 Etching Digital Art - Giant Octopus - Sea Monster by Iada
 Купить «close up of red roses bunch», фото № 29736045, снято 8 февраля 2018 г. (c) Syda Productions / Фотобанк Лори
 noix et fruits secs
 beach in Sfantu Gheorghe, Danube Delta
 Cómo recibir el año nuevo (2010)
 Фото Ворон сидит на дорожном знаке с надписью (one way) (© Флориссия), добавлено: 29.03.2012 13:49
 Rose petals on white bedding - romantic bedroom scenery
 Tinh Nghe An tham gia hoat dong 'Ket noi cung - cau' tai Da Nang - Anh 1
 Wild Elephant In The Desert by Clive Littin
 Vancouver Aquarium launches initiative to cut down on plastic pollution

• • •

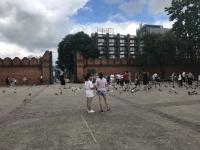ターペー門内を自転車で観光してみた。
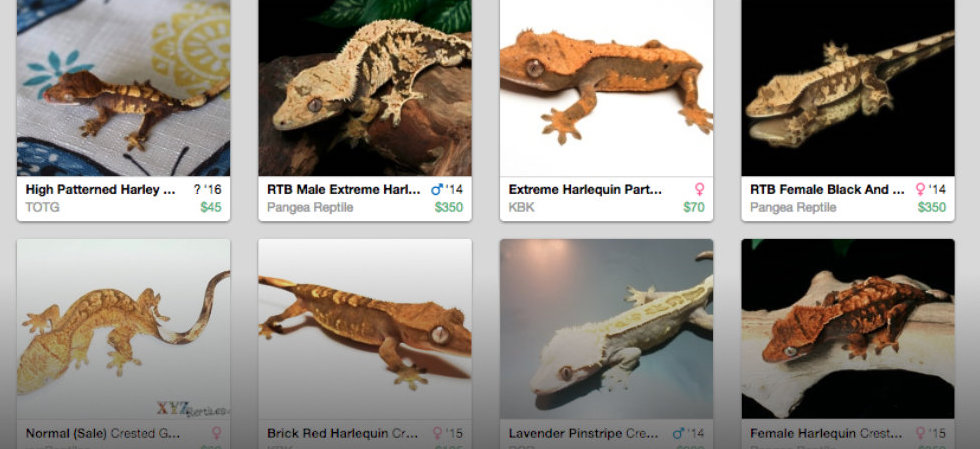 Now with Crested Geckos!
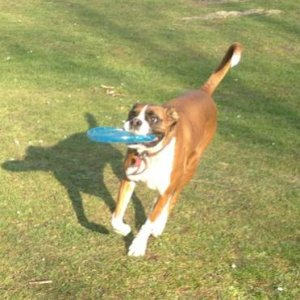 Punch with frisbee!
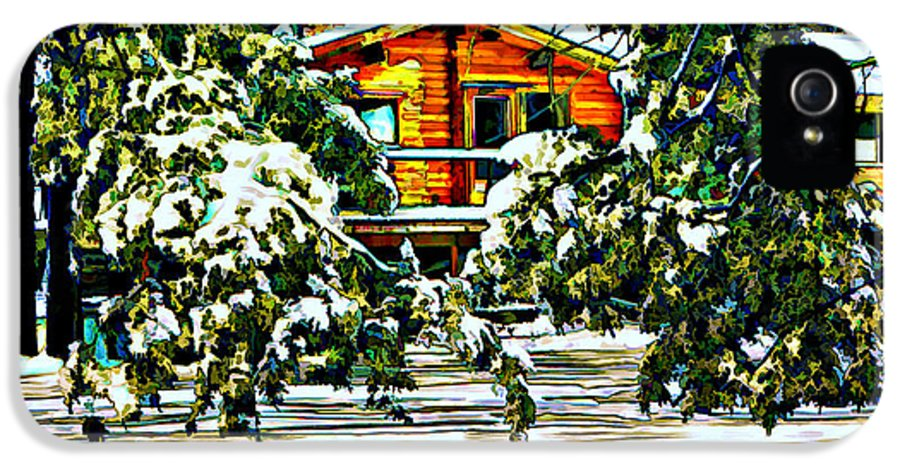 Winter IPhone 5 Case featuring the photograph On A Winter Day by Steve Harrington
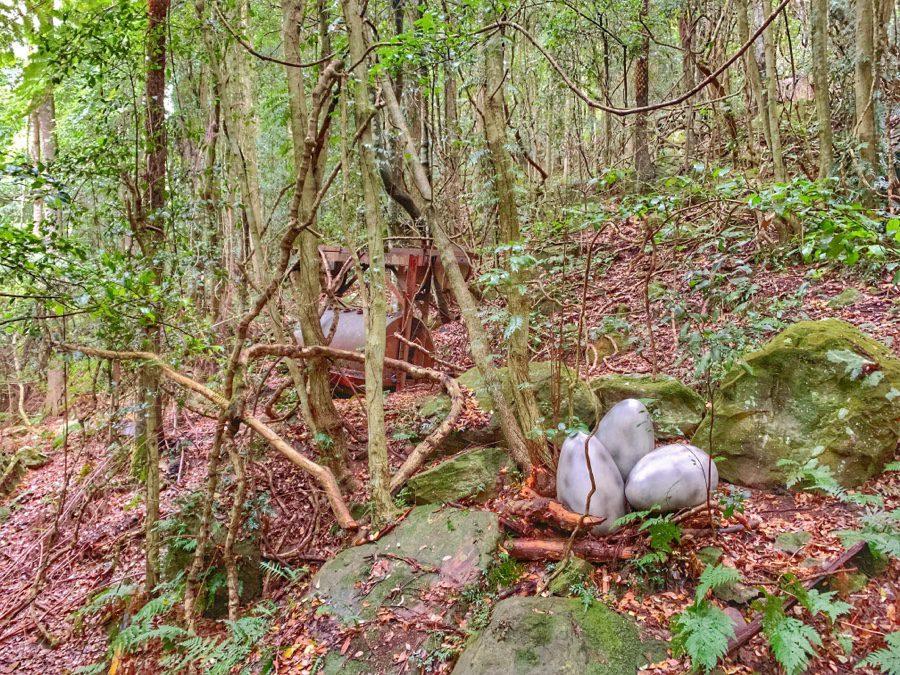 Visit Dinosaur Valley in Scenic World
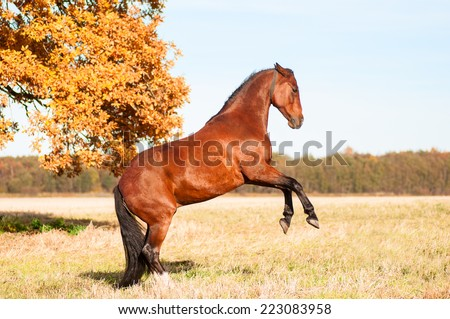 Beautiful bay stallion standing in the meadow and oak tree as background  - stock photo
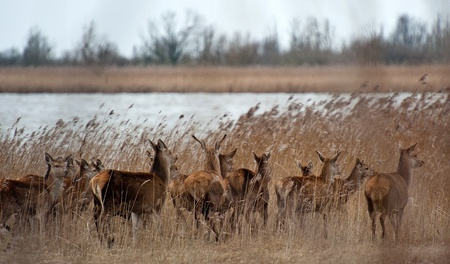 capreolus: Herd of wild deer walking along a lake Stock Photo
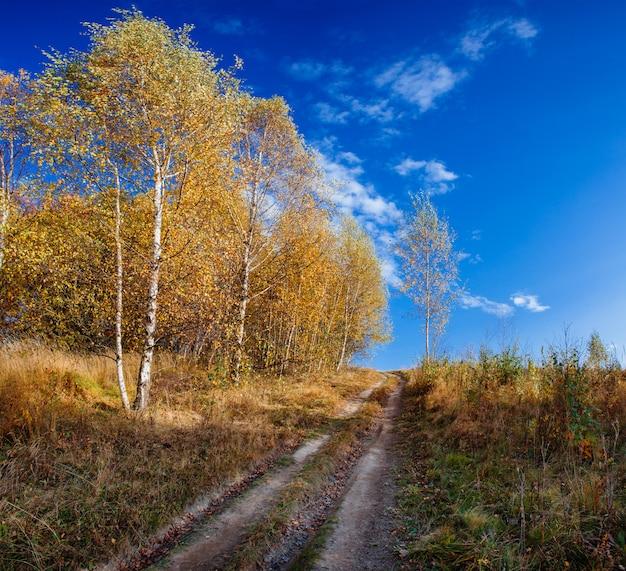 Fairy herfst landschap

• • •

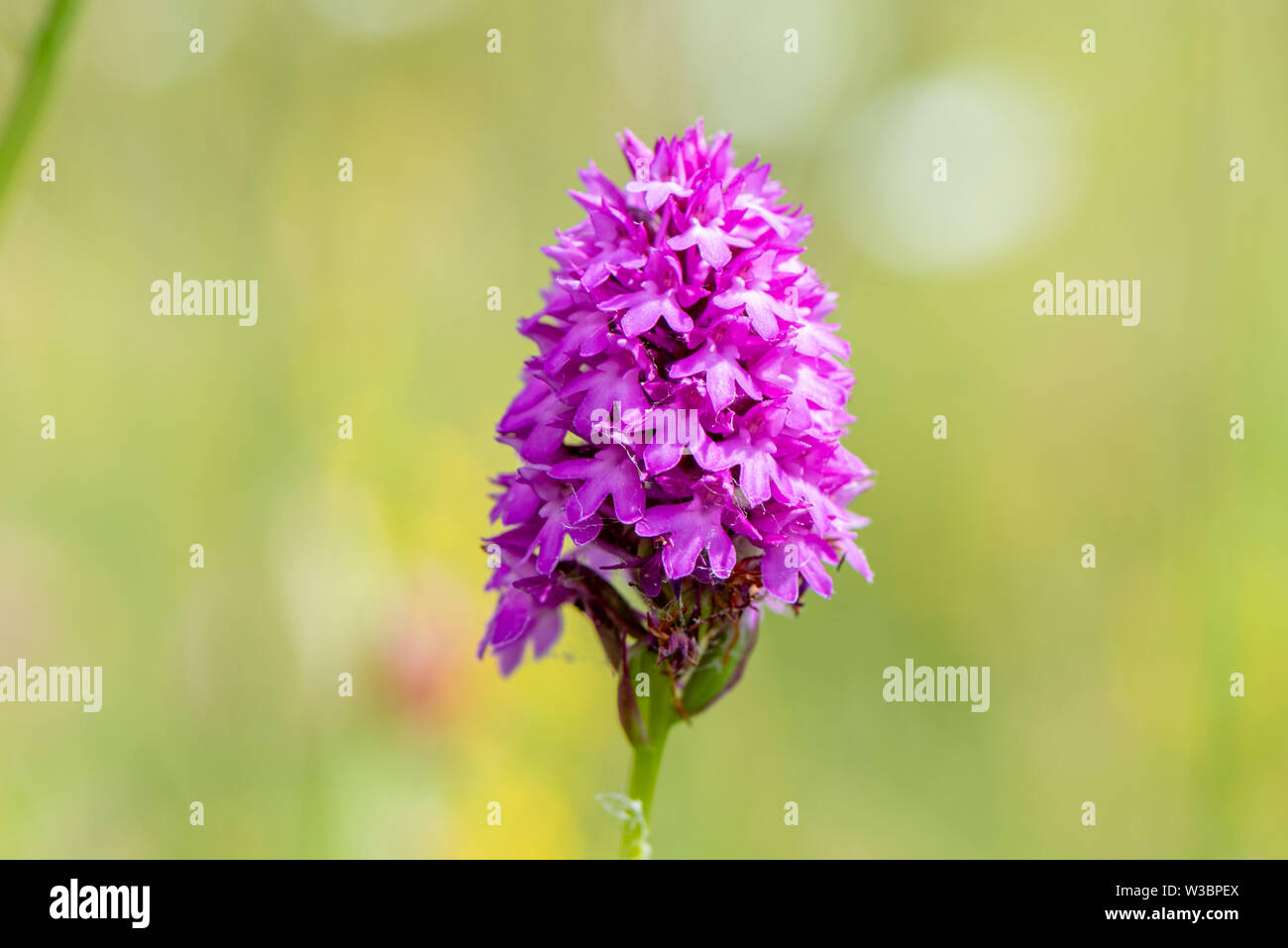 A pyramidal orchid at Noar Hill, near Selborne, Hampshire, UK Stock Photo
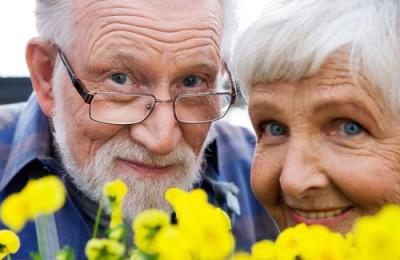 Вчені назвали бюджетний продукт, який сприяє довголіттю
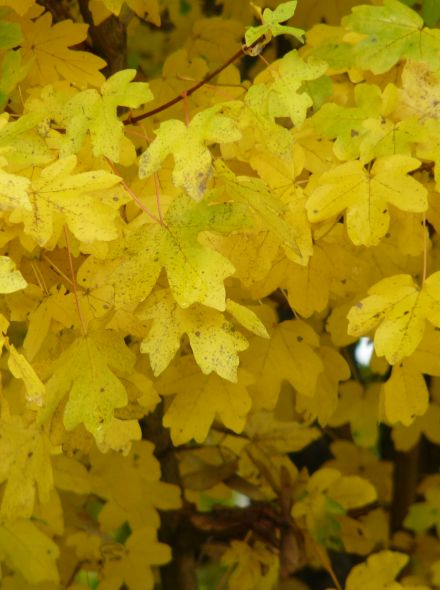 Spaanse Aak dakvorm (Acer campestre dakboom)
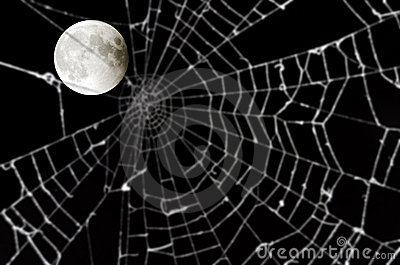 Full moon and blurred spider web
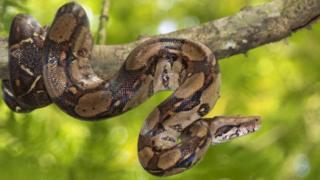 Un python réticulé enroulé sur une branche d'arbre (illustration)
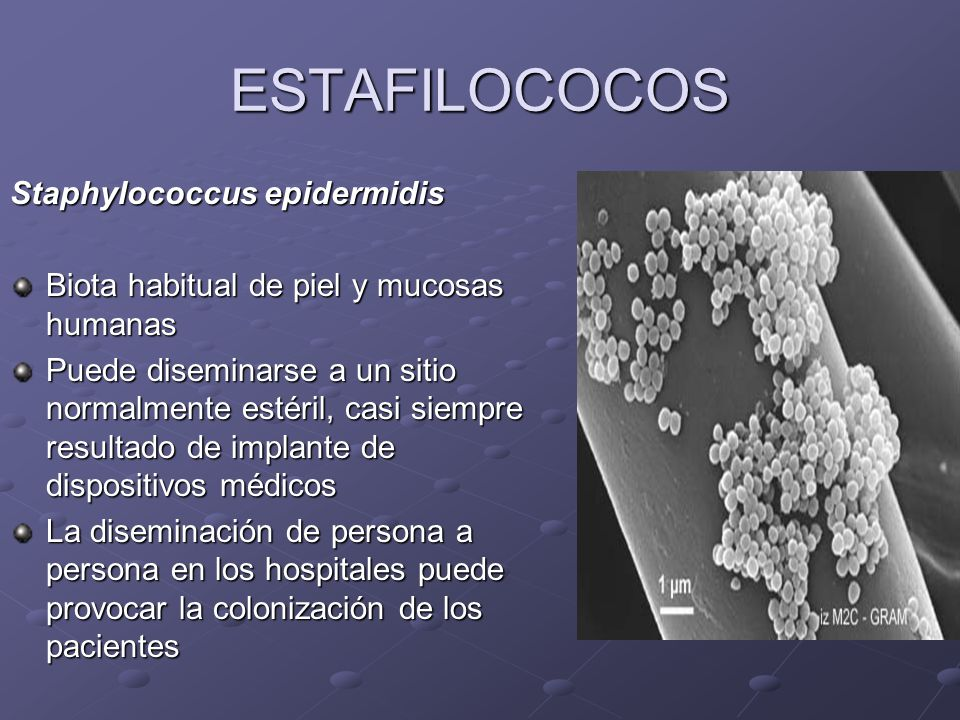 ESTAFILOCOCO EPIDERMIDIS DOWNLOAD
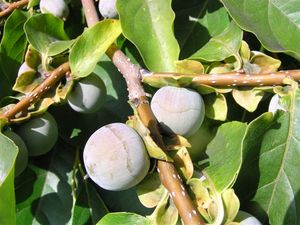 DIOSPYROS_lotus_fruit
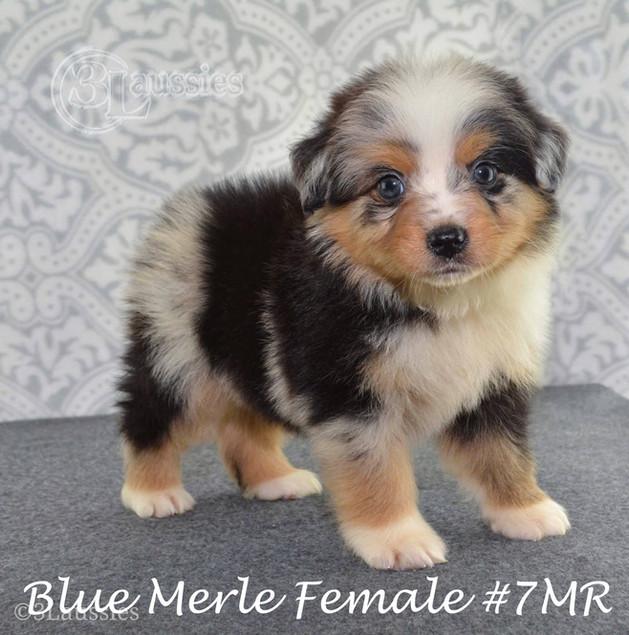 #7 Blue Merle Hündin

• • •

→ **EXERCISE INSTRUCTIONS**
Where a picture appears in the records above, omit it, and transcribe exactly the stretch of lines from the one with "Now with Crested Geckos!" through the one with "Fairy herfst landschap".

→ **OUTPUT FOR THIS TASK**
 Now with Crested Geckos!
 Punch with frisbee!
 Winter IPhone 5 Case featuring the photograph On A Winter Day by Steve Harrington
 Visit Dinosaur Valley in Scenic World
 Beautiful bay stallion standing in the meadow and oak tree as background  - stock photo
 capreolus: Herd of wild deer walking along a lake Stock Photo
 Fairy herfst landschap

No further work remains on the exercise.